The Moses G. Bloch House, 2272 Scottwood Avenue
Built in 1909, this house is an adaptation of Frank Lloyd Wright's Prairie style. It exhibits a low-pitched hip roof, wide eaves, and stucco and brick walls featuring bands of casement windows.
The Wright-Wilmington House, 2320 Scottwood Avenue
This rose brick Queen Anne style home was constructed circa 1895 for Albert G. Wright – founder of the Jennison Wright Company – who lived here until 1911. It was then purchased by William Wilmington of the Wilmington Luggage Company, which in later years was on the main floor of the original Lamson's store in Downtown Toledo. The home remained in the Wilmington family until the mid 1960s.
The house has a rare Hip-On Gable roof, a shingle gable wall curving into the gable window, and an even rarer cupola above the gable. The broad encircling veranda sits on a foundation of cut stone. The main entrance is set off by a Richardsonian-Romanesque arch surround, tile entry, the original doors, and hardware.
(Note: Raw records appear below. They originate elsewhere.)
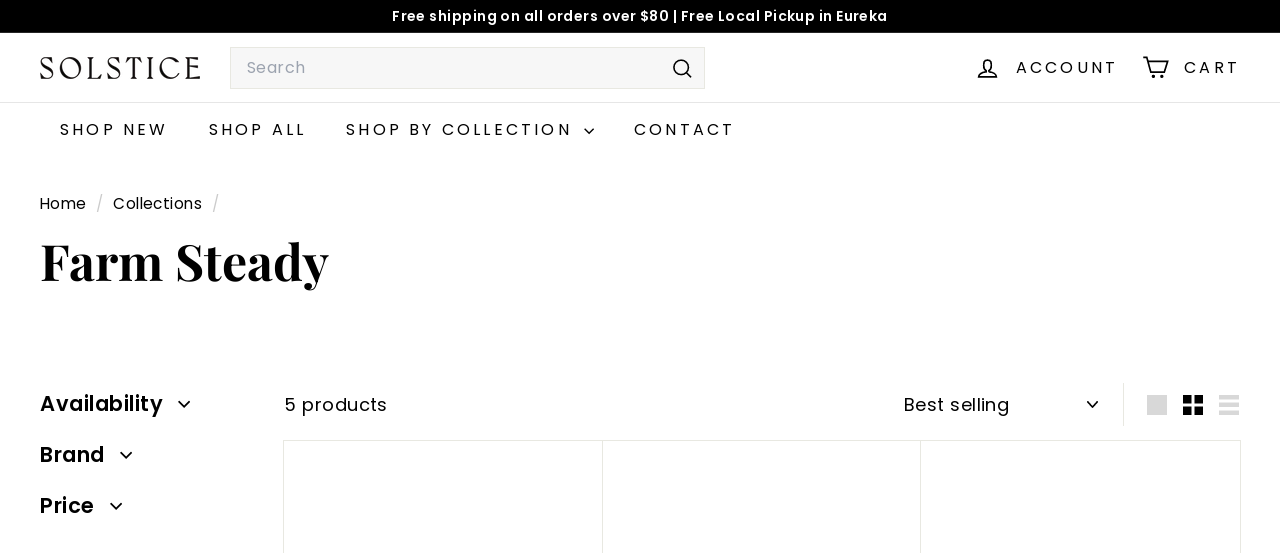

--- FILE ---
content_type: text/javascript
request_url: https://solsticecollective.org/cdn/shop/t/5/assets/section-testimonials.js?v=1105492954700041671733003241
body_size: -262
content:
import{Slideshow}from"@archetype-themes/modules/slideshow";import{HTMLThemeElement}from"@archetype-themes/custom-elements/theme-element";class Testimonials extends HTMLThemeElement{connectedCallback(){super.connectedCallback(),this.defaults={adaptiveHeight:!0,avoidReflow:!0,pageDots:!0,prevNextButtons:!1},this.timeout,this.slideshow=this.querySelector(`#Testimonials-${this.sectionId}`),this.namespace=`.testimonial-${this.sectionId}`,this.slideshow&&this.init()}init(){this.slideshow.dataset.count<=3&&(this.defaults.wrapAround=!1),this.flickity=new Slideshow(this.slideshow,this.defaults),this.slideshow.dataset.count>2&&(this.timeout=setTimeout(function(){this.flickity.goToSlide(1)}.bind(this),1e3))}disconnectedCallback(){super.disconnectedCallback(),this.flickity&&typeof this.flickity.destroy=="function"&&this.flickity.destroy()}onSectionDeselect(){this.flickity&&typeof this.flickity.play=="function"&&this.flickity.play()}onBlockSelect({detail:{blockId}}){const slide=this.slideshow.querySelector(`.testimonials-slide--${blockId}`),index=parseInt(slide.dataset.index);clearTimeout(this.timeout),this.flickity&&typeof this.flickity.pause=="function"&&(this.flickity.goToSlide(index),this.flickity.pause())}onBlockDeselect(){this.flickity&&typeof this.flickity.play=="function"&&this.flickity.play()}}customElements.define("testimonials-component",Testimonials);
//# sourceMappingURL=/cdn/shop/t/5/assets/section-testimonials.js.map?v=1105492954700041671733003241


--- FILE ---
content_type: text/javascript
request_url: https://solsticecollective.org/cdn/shop/t/5/assets/section-footer.js?v=148713697742347807881733003241
body_size: -225
content:
class FooterSection extends HTMLElement{connectedCallback(){this.ids={mobileNav:"MobileNav",footerNavWrap:"FooterMobileNavWrap",footerNav:"FooterMobileNav"},this.init()}init(){const newsletterInput=document.querySelector(".footer__newsletter-input");newsletterInput&&newsletterInput.addEventListener("keyup",function(){newsletterInput.classList.add("footer__newsletter-input--active")}),this.mobileMediaQuery=window.matchMedia("(max-width: 768px)"),this.mobileMediaQuery.matches&&this.initDoubleMobileNav(),this.mobileMediaQuery.addListener(this.handleMediaQueryChange.bind(this))}handleMediaQueryChange(mql){mql.matches&&this.initDoubleMobileNav()}initDoubleMobileNav(){if(this.hasDoubleMobileNav)return;const menuPlaceholder=document.getElementById(this.ids.footerNavWrap);if(!menuPlaceholder)return;const mobileNav=document.querySelector(`mobile-nav[container="${this.ids.mobileNav}"]`),footerNav=document.getElementById(this.ids.footerNav),clone=mobileNav.cloneNode(!0);clone.setAttribute("container",this.ids.footerNav),clone.setAttribute("inHeader","false"),footerNav.appendChild(clone),menuPlaceholder.classList.remove("hide"),this.hasDoubleMobileNav=!0}}customElements.define("footer-section",FooterSection);
//# sourceMappingURL=/cdn/shop/t/5/assets/section-footer.js.map?v=148713697742347807881733003241
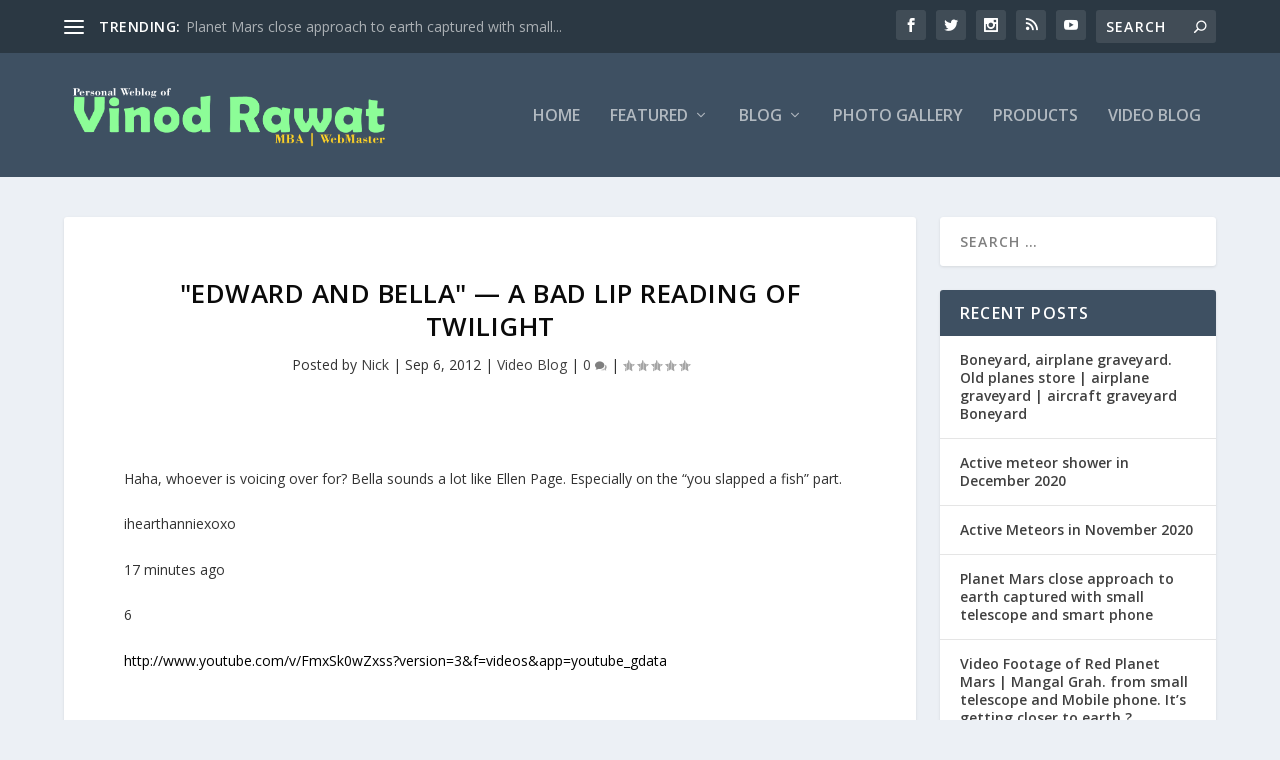

--- FILE ---
content_type: text/css
request_url: https://vinodrawat.com/wp-content/themes/child/style.css?ver=4.27.1
body_size: 232
content:

/* 
 Theme Name:     Extra child theme   
 Author:         Vinod Rawat
 Author URI:     http://www.vertidesk.com 
 Template:       Extra
 Version:        1.1
*/ 

@import url("../Extra/style.css");


/* ----------- PUT YOUR CUSTOM CSS BELOW THIS LINE -- DO NOT EDIT ABOVE THIS LINE --------------------------- */ 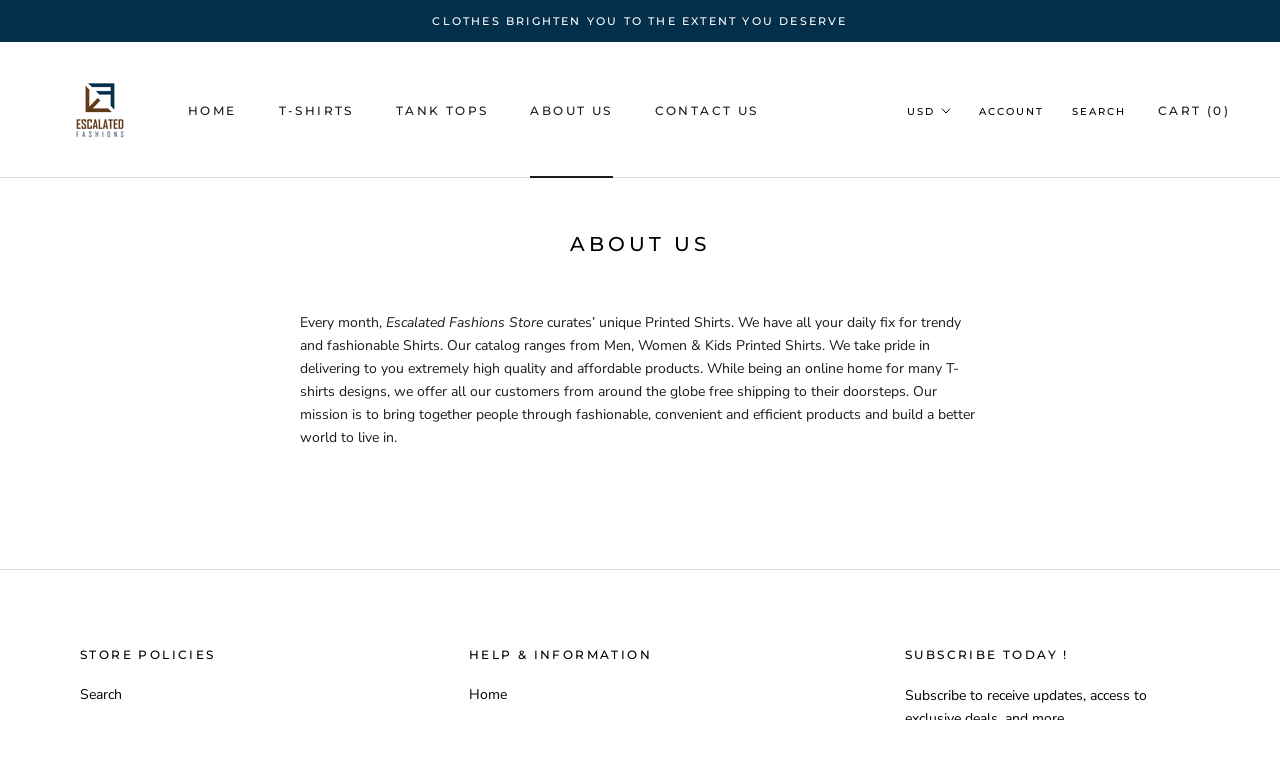

--- FILE ---
content_type: text/javascript
request_url: https://www.escalatedfashions.com/cdn/shop/t/3/assets/custom.js?v=8814717088703906631628609652
body_size: -576
content:
//# sourceMappingURL=/cdn/shop/t/3/assets/custom.js.map?v=8814717088703906631628609652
Throughout the first floor are oak and cherry woods, with egg and dart and bead and reel detailed moldings. The foyer is highlighted by a solid oak fireplace, and the fireplace in the living room is solid cherry. Pocket doors in the living room are cherry on the living room side and oak on the foyer side. There are also pocket doors in the dining room, which has two built-in china cabinets with curved glass. The modern kitchen has original pine wainscoting on two walls. The second-floor bedroom and bath area is spacious with nine-foot ceilings and a variety of "built-ins." The pine woodwork has been painted, which is typical of many homes.